Dans sa lettre ouverte aux décideurs politiques, le comité CGSP-Publifin se plaint que chaque fois que la gestion d’Ogeo Fund a été mise en cause, ses responsables se sont abrités derrière la » surcouverture » du fonds, c’est-à-dire le montant d’actifs en surplus des actifs nécessaires à la couverture des engagements de pensions. Cette » surcouverture » s’élève à 550 millions d’euros. Il s’agit d’un important filet de sécurité d’argent public qui permet aux dirigeants d’Ogeo Fund » de prendre toutes sortes de risques sans que ceux-ci impactent le paiement des pensions « . L’argument ne convainc pas. Le personnel voudrait être représenté au conseil d’administration d’Ogeo Fund, mais il se heurte à une fin de non-recevoir. Selon PensioPlus, les syndicats sont représentés au conseil d’administration de 73 % des fonds de pension belges. Décidément, Ogeo Fund est un cas à part.
Christine Planus réclame » une transparence totale » pour les investissements réalisés avec l’argent des intercommunales affiliées. Outre la mise sur pied d’une commission d’enquête au parlement de Wallonie, elle demande aussi le départ des personnes mises à l’index par la FSMA (l’autorité des services et marchés financiers), comme Marc Beyens et Stéphane Moreau, toujours présents dans la galaxie Publifin. Autrefois membres du comité de direction, le premier est affecté au développement international de Nethys (La Provence, Nice-Matin…) et administrateur de la Foncière de Bavière (président), Mithra, BelgoMetal… ; le second a annoncé qu’il restait à la tête du comité financier du fonds de pension, au grand dam de la FSMA. Reste les affaires judiciaires toujours pendantes, du plus mauvais effet pour un fonds de pension. En juin 2017, le parquet général de Liège a demandé le renvoi en correctionnelle de Stéphane Moreau et Marc Beyens, ainsi qu’Emmanuel Lejeune et Hervé Valkeners, actuels patrons d’Ogeo. Le règlement de procédure a été reporté sine die.
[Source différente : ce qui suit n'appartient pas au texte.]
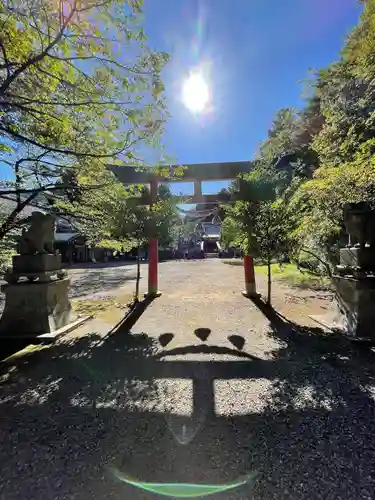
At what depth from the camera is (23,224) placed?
5656mm

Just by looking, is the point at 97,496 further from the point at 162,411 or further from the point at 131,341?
the point at 131,341

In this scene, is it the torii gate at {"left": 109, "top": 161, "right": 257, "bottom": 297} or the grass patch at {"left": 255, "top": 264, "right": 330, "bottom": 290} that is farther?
the grass patch at {"left": 255, "top": 264, "right": 330, "bottom": 290}

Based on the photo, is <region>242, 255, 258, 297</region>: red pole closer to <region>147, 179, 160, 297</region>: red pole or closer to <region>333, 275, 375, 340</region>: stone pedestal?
<region>147, 179, 160, 297</region>: red pole

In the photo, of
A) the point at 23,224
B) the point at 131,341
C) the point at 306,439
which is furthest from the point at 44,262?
the point at 306,439

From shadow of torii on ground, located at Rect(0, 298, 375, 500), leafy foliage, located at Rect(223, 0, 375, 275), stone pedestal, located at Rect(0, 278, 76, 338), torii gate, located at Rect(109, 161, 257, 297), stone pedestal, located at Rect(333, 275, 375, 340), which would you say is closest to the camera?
shadow of torii on ground, located at Rect(0, 298, 375, 500)

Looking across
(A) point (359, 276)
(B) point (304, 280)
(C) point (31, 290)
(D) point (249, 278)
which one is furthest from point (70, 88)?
(B) point (304, 280)

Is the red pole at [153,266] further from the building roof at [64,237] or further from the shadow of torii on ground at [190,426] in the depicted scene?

A la fin de l’année dernière, le conseiller provincial Matthieu Content (Ecolo) avait interpellé le député provincial et président, Paul-Emile Mottard (PS), pour savoir où en était Ogeo Fund avec ses partenaires anversois de Land Invest. Une affaire bien embarrassante, étant donné les 55 millions d’euros investis dans cette société sulfureuse, en partie aux mains d’amis de Bart De Wever (N-VA). » Les fonds propres de Land Invest sont supérieurs à la valeur reprise dans les comptes d’Ogeo Fund. Les organes de gestion d’Ogeo Fund veillent maintenant à ce que les actifs de cette société ne soient pas bradés « , avait répondu l’ex-président de Publifin. Aux dernières nouvelles, Ogeo Fund ne s’est pas encore retiré du guêpier anversois.